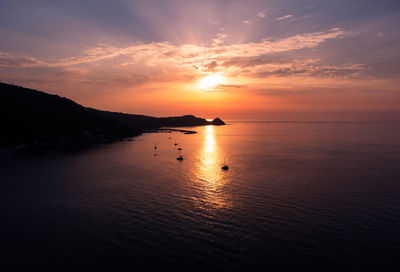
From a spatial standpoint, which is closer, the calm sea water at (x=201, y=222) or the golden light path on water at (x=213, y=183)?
the calm sea water at (x=201, y=222)

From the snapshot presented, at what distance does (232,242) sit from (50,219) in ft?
107

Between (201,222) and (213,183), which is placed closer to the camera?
(201,222)

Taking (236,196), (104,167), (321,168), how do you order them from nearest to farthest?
(236,196) < (321,168) < (104,167)

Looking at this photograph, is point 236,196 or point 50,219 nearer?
point 50,219

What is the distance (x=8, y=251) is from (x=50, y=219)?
1068cm

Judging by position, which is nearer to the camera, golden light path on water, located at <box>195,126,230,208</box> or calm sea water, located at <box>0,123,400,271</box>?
calm sea water, located at <box>0,123,400,271</box>

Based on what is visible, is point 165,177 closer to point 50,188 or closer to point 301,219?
point 50,188

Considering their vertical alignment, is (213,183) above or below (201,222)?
below

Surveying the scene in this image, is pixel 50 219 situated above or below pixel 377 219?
below

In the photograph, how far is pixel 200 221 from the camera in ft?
130

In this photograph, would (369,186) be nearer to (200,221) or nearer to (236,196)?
(236,196)

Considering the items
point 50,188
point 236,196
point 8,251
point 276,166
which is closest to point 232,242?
point 236,196

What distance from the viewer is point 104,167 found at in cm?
9162

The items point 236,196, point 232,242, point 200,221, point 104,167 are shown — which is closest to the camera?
point 232,242
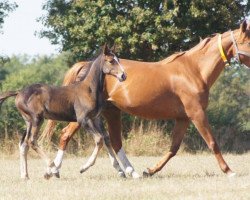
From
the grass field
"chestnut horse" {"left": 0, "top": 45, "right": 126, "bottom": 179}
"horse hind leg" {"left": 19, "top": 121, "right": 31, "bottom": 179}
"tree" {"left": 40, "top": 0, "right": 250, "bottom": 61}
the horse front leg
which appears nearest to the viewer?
the grass field

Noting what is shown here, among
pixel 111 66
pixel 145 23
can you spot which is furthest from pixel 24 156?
pixel 145 23

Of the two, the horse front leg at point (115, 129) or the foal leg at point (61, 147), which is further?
the horse front leg at point (115, 129)

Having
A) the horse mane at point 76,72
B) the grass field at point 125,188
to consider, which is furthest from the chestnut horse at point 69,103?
the horse mane at point 76,72

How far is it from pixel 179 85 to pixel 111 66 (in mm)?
1204

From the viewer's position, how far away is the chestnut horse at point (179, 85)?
421 inches

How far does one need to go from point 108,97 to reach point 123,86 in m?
0.35

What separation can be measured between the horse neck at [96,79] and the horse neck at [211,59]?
1628mm

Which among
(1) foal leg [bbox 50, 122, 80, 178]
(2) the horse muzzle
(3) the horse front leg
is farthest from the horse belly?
(1) foal leg [bbox 50, 122, 80, 178]

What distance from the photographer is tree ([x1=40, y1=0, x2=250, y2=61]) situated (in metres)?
19.7

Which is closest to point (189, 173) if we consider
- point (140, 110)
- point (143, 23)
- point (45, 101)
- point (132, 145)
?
point (140, 110)

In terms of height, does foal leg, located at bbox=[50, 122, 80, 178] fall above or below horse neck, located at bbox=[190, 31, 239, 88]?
below

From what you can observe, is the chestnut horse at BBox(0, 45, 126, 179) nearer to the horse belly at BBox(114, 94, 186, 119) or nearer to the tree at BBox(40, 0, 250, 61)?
the horse belly at BBox(114, 94, 186, 119)

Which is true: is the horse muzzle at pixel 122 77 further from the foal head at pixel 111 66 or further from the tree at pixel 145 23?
the tree at pixel 145 23

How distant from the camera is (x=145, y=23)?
65.3 feet
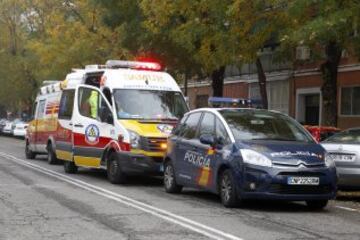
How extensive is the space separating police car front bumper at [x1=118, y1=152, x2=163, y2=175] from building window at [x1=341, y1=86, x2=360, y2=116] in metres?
16.3

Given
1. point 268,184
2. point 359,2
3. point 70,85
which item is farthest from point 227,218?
point 70,85

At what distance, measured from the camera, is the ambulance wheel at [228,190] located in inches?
449

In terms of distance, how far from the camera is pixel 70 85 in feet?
62.5

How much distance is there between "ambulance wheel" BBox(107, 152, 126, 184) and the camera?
15.6 metres

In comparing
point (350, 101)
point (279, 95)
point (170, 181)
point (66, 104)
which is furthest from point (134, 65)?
Answer: point (279, 95)

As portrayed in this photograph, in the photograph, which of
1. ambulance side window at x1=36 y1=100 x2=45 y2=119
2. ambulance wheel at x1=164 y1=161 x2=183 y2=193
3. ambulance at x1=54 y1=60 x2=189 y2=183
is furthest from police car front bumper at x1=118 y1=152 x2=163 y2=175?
ambulance side window at x1=36 y1=100 x2=45 y2=119

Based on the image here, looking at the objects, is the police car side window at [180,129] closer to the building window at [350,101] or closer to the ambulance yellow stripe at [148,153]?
the ambulance yellow stripe at [148,153]

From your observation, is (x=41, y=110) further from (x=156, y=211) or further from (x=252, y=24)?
(x=156, y=211)

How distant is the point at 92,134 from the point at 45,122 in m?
5.32

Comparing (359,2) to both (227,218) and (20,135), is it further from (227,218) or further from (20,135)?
(20,135)

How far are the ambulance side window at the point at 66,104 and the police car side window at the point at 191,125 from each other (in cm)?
570

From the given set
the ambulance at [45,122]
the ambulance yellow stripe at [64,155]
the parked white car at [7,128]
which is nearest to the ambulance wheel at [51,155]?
the ambulance at [45,122]

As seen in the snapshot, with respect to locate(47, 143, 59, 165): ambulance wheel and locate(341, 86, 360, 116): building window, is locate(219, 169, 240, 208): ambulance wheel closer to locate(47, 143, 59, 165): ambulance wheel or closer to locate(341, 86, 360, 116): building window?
locate(47, 143, 59, 165): ambulance wheel

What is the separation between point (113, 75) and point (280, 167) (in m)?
6.80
------
Reproduce all of the material above verbatim, omitting the pictures.

▸ Reply:
From a spatial standpoint, which is closer, the calm sea water at (x=201, y=222) or the golden light path on water at (x=213, y=183)?
the calm sea water at (x=201, y=222)

From the snapshot presented, at what distance does (232,242) sit from (50,219) in ft?
107

Between (201,222) and (213,183), which is placed closer to the camera?
(201,222)

Taking (236,196), (104,167), (321,168), how do you order them from nearest to farthest?
(236,196) < (321,168) < (104,167)

Looking at this photograph, is point 236,196 or point 50,219 nearer?
point 50,219

What is the distance (x=8, y=251) is from (x=50, y=219)?
1068cm

Judging by position, which is nearer to the camera, golden light path on water, located at <box>195,126,230,208</box> or calm sea water, located at <box>0,123,400,271</box>?
calm sea water, located at <box>0,123,400,271</box>

Based on what is visible, is point 165,177 closer to point 50,188 or closer to point 301,219?
point 50,188

Considering their vertical alignment, is (213,183) above or below (201,222)?
below

Surveying the scene in this image, is pixel 50 219 situated above or below pixel 377 219?
below

In the photograph, how far is pixel 200 221 from the camera in ft?
130

In this photograph, would (369,186) be nearer to (200,221) or nearer to (236,196)?
(236,196)

Considering the items
point 50,188
point 236,196
point 8,251
point 276,166
which is closest to point 232,242?
point 236,196

What distance from the viewer is point 104,167 found at in cm?
9162

The items point 236,196, point 232,242, point 200,221, point 104,167 are shown — which is closest to the camera?
point 232,242
From
the grass field
"chestnut horse" {"left": 0, "top": 45, "right": 126, "bottom": 179}
"horse hind leg" {"left": 19, "top": 121, "right": 31, "bottom": 179}
"tree" {"left": 40, "top": 0, "right": 250, "bottom": 61}
the horse front leg
which appears nearest to the viewer?
the grass field

Noting what is shown here, among
pixel 111 66
pixel 145 23
can you spot which is furthest from pixel 24 156?
pixel 145 23

Of the two, the horse front leg at point (115, 129) or the foal leg at point (61, 147), which is further?
the horse front leg at point (115, 129)

Having
A) the horse mane at point 76,72
B) the grass field at point 125,188
to consider, which is furthest from the chestnut horse at point 69,103?
the horse mane at point 76,72

How far is it from pixel 179 85 to pixel 111 66 (in mm)?
1204

From the viewer's position, how far away is the chestnut horse at point (179, 85)?
421 inches

How far does one need to go from point 108,97 to reach point 123,86 in m?
0.35

What separation can be measured between the horse neck at [96,79] and the horse neck at [211,59]?
1628mm

Which among
(1) foal leg [bbox 50, 122, 80, 178]
(2) the horse muzzle
(3) the horse front leg
is farthest from the horse belly?
(1) foal leg [bbox 50, 122, 80, 178]

What distance from the photographer is tree ([x1=40, y1=0, x2=250, y2=61]) situated (in metres)?
19.7

Which is closest to point (189, 173) if we consider
- point (140, 110)
- point (143, 23)
- point (45, 101)
- point (132, 145)
?
point (140, 110)

In terms of height, does foal leg, located at bbox=[50, 122, 80, 178] fall above or below horse neck, located at bbox=[190, 31, 239, 88]?
below

From what you can observe, is the chestnut horse at BBox(0, 45, 126, 179) nearer to the horse belly at BBox(114, 94, 186, 119) or nearer to the tree at BBox(40, 0, 250, 61)?
the horse belly at BBox(114, 94, 186, 119)

Which is true: is the horse muzzle at pixel 122 77 further from the foal head at pixel 111 66 or further from the tree at pixel 145 23?
the tree at pixel 145 23

How distant from the camera is (x=145, y=23)?
65.3 feet
How extensive is the space separating police car front bumper at [x1=118, y1=152, x2=163, y2=175] from building window at [x1=341, y1=86, x2=360, y2=116] in metres?
16.3

Given
1. point 268,184
2. point 359,2
3. point 70,85
which item is farthest from point 227,218?
point 70,85

At what distance, measured from the camera, is the ambulance wheel at [228,190] located in inches?
449

In terms of distance, how far from the camera is pixel 70 85 in feet?
62.5

How much distance is there between "ambulance wheel" BBox(107, 152, 126, 184) and the camera?
15.6 metres

In comparing
point (350, 101)
point (279, 95)
point (170, 181)
point (66, 104)
which is furthest from point (134, 65)?
Answer: point (279, 95)

As portrayed in this photograph, in the photograph, which of
1. ambulance side window at x1=36 y1=100 x2=45 y2=119
2. ambulance wheel at x1=164 y1=161 x2=183 y2=193
3. ambulance at x1=54 y1=60 x2=189 y2=183
is furthest from police car front bumper at x1=118 y1=152 x2=163 y2=175?
ambulance side window at x1=36 y1=100 x2=45 y2=119

Based on the image here, looking at the objects, is the police car side window at [180,129] closer to the building window at [350,101] or closer to the ambulance yellow stripe at [148,153]?
the ambulance yellow stripe at [148,153]

From your observation, is (x=41, y=110) further from (x=156, y=211) or further from (x=252, y=24)?
(x=156, y=211)

How distant is the point at 92,134 from the point at 45,122 in m?
5.32

Comparing (359,2) to both (227,218) and (20,135), is it further from (227,218) or further from (20,135)?
(20,135)

How far are the ambulance side window at the point at 66,104 and the police car side window at the point at 191,125 from each other (in cm)?
570

From the given set
the ambulance at [45,122]
the ambulance yellow stripe at [64,155]
the parked white car at [7,128]
which is nearest to the ambulance wheel at [51,155]?
the ambulance at [45,122]

As seen in the snapshot, with respect to locate(47, 143, 59, 165): ambulance wheel and locate(341, 86, 360, 116): building window, is locate(219, 169, 240, 208): ambulance wheel closer to locate(47, 143, 59, 165): ambulance wheel or closer to locate(341, 86, 360, 116): building window?
locate(47, 143, 59, 165): ambulance wheel

What is the separation between point (113, 75) and point (280, 167) (in m)?
6.80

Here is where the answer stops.